SUPPLIED DATA
•••

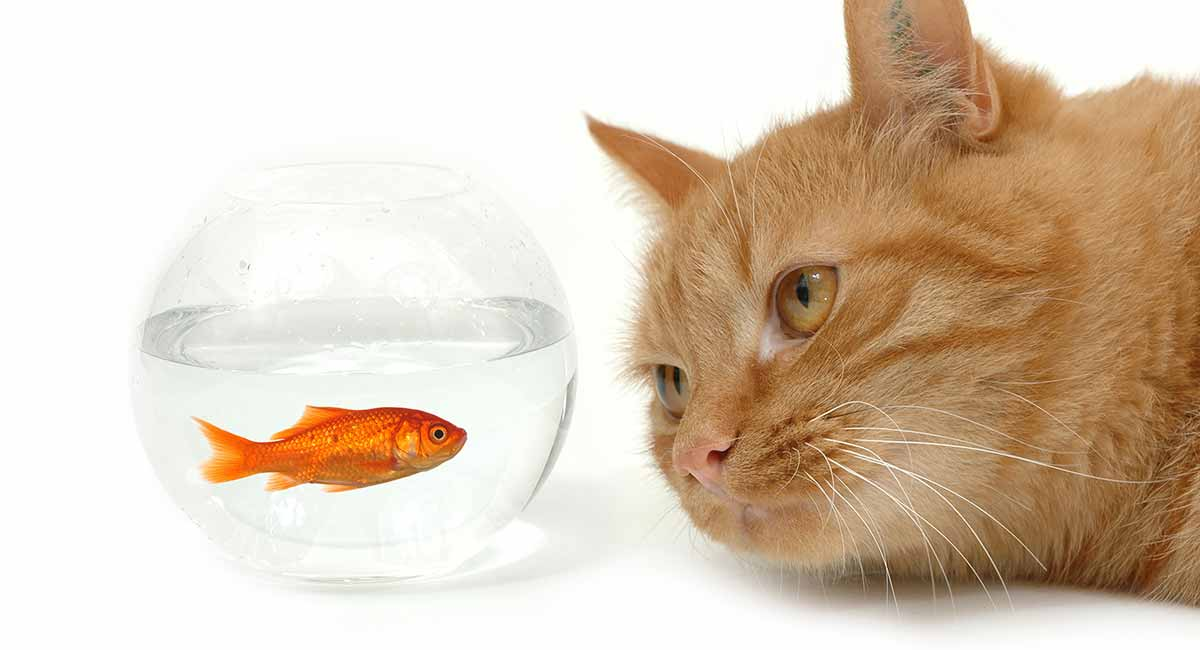 fish oil for cats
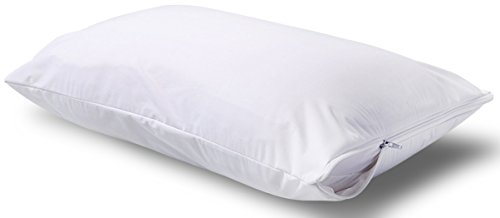 Queen Sized Bed Bug Cover Amazon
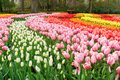 Rows Of Tulip Flowers Stock Photography - 107753742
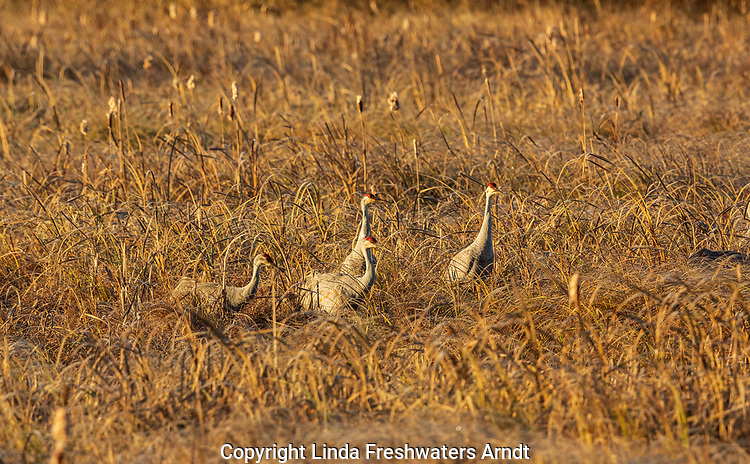 Sandhill cranes feeding in Crex Meadows (northwest Wisconsin).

•••

WHAT IS REQUIRED
Retype all the material word for word while skipping any picture it contains.

TASK ANSWER
 fish oil for cats
 Queen Sized Bed Bug Cover Amazon
 Rows Of Tulip Flowers Stock Photography - 107753742
 Sandhill cranes feeding in Crex Meadows (northwest Wisconsin).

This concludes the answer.